**WHAT IS EXPECTED**: Present the entries below as a Markdown table with two columns, "No." holding the row number and "Caption" holding the line. Skip any blank lines and leave out the pictures.

**DATASET CONTENT**:
□ □ □ □
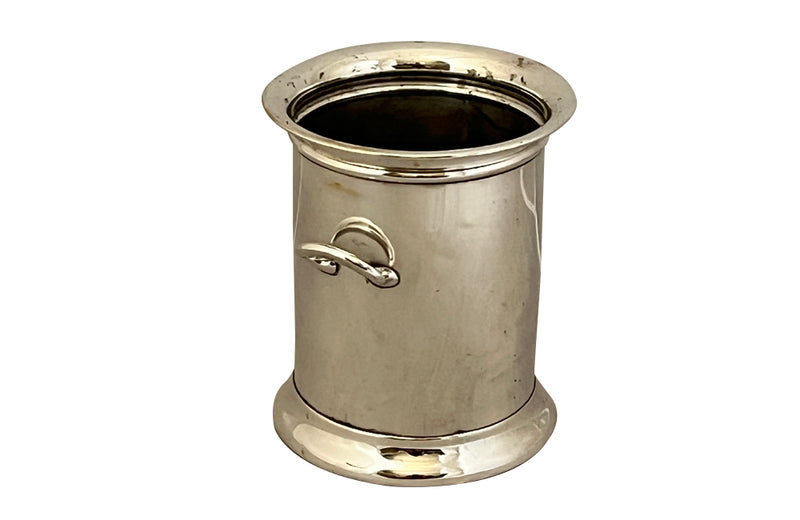 Elegant French silver plate bottle holder with two side handles.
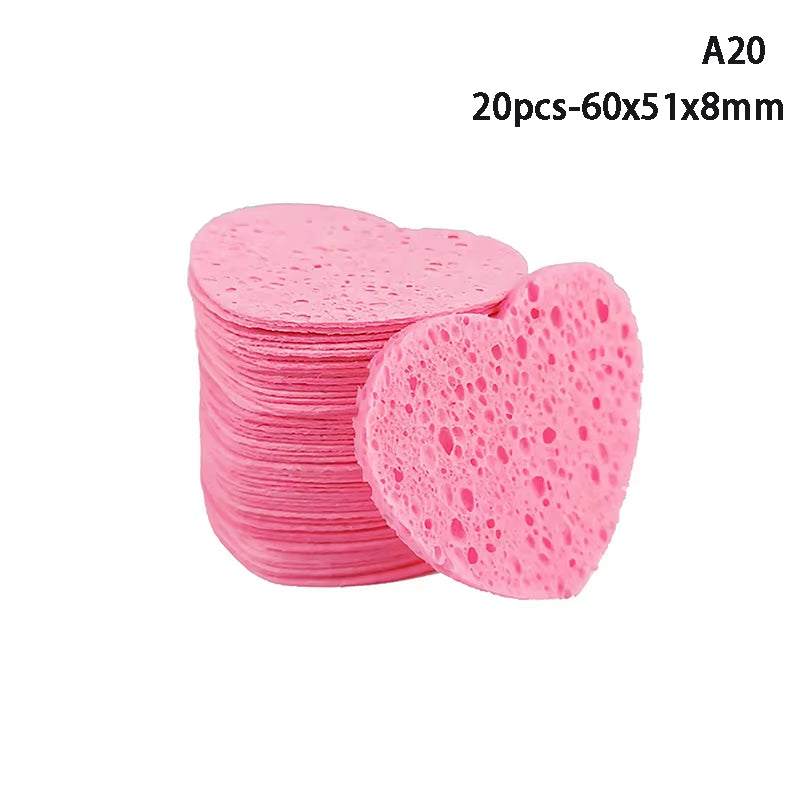 Heart-shaped pink cellulose makeup remover sponge set, eco-friendly and biodegradable, for gentle facial cleansing and exfoliation.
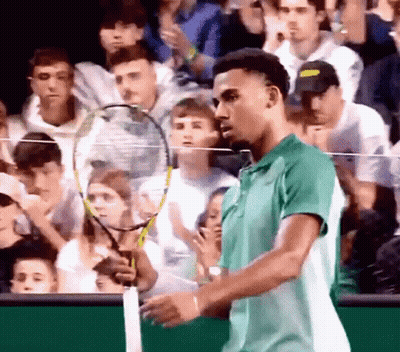 A Man In A Green Shirt Holds A Tennis Racket In Front Of A Crowd GIF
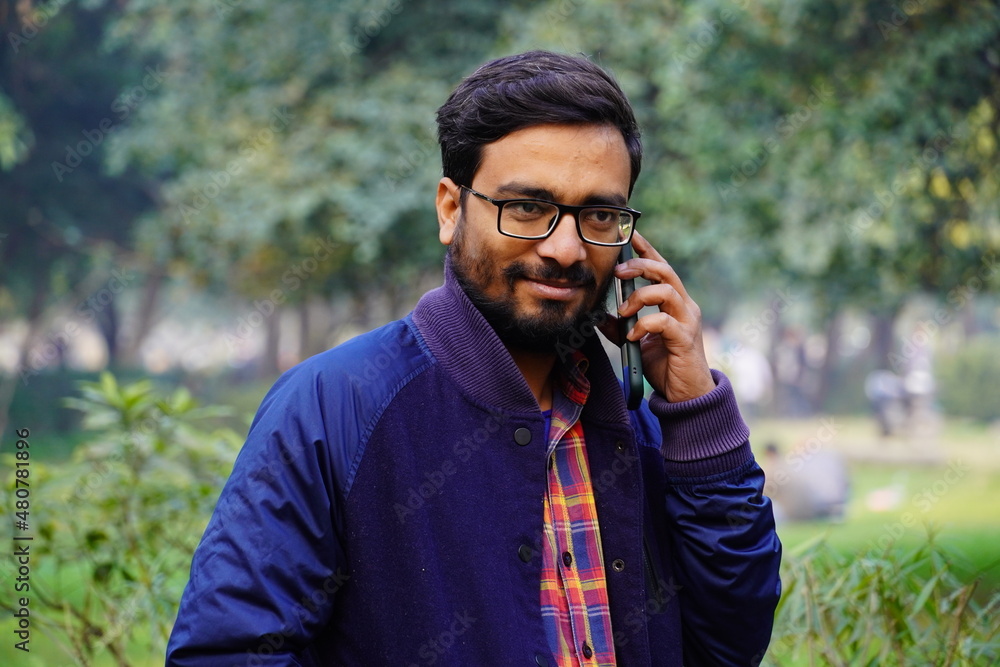 Our Indian man talking with his phone with someone Our Indian man talking with his phone with someone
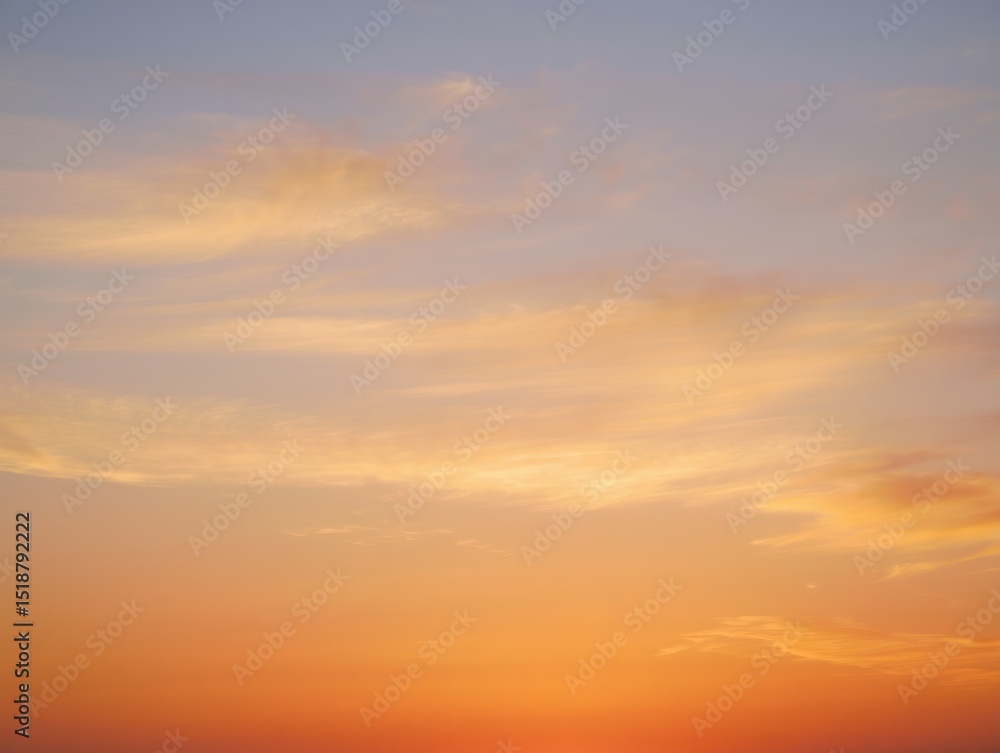 Fototapeta premium Tranquil sky during sunset with soft orange and yellow hues blending into light blue with wispy clouds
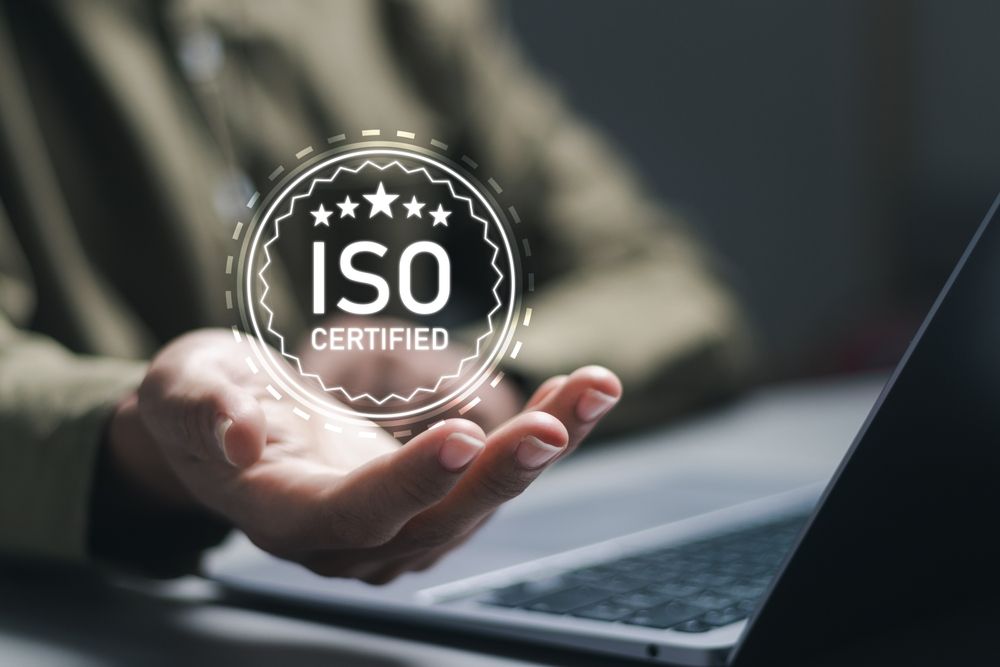 ISO certification concept image showing an ISO certified badge above a business professional’s hand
□ □ □ □
**RESPONSE TO THIS TASK**:
| No. | Caption |
|---|---|
| 1 |  Elegant French silver plate bottle holder with two side handles. |
| 2 |  Heart-shaped pink cellulose makeup remover sponge set, eco-friendly and biodegradable, for gentle facial cleansing and exfoliation. |
| 3 |  A Man In A Green Shirt Holds A Tennis Racket In Front Of A Crowd GIF |
| 4 |  Our Indian man talking with his phone with someone Our Indian man talking with his phone with someone |
| 5 |  Fototapeta premium Tranquil sky during sunset with soft orange and yellow hues blending into light blue with wispy clouds |
| 6 |  ISO certification concept image showing an ISO certified badge above a business professional’s hand |